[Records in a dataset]
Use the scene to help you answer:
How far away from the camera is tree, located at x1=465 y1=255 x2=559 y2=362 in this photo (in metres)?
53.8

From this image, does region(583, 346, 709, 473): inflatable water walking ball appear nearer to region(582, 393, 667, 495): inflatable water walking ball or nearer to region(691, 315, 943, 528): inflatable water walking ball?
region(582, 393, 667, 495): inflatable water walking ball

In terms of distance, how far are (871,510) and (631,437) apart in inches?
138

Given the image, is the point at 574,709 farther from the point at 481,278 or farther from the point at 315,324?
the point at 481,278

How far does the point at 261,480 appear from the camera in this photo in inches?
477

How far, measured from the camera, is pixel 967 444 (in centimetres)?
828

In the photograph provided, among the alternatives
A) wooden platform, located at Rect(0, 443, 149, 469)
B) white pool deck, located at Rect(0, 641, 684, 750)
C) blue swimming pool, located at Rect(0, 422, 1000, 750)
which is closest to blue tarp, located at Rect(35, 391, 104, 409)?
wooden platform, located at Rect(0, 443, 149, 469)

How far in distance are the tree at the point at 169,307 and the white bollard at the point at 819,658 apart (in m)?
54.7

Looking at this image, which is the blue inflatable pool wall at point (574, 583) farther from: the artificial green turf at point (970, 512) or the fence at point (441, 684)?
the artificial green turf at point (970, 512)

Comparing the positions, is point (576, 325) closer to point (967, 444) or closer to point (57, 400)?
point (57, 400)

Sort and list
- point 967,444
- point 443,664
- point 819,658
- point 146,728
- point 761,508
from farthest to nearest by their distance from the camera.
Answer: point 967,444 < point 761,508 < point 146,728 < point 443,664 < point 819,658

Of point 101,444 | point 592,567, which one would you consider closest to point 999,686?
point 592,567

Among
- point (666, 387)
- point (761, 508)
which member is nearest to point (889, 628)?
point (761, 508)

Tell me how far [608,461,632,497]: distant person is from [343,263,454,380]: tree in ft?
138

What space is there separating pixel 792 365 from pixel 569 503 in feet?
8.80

▶ EXERCISE: Return each line of the items above that contains the word "inflatable".

▶ SOLUTION TO THE PROBLEM:
From this image, does region(583, 346, 709, 473): inflatable water walking ball appear nearer to region(582, 393, 667, 495): inflatable water walking ball or nearer to region(691, 315, 943, 528): inflatable water walking ball?
region(582, 393, 667, 495): inflatable water walking ball
Looking at this image, which is the blue inflatable pool wall at point (574, 583) farther from: the artificial green turf at point (970, 512) or the fence at point (441, 684)?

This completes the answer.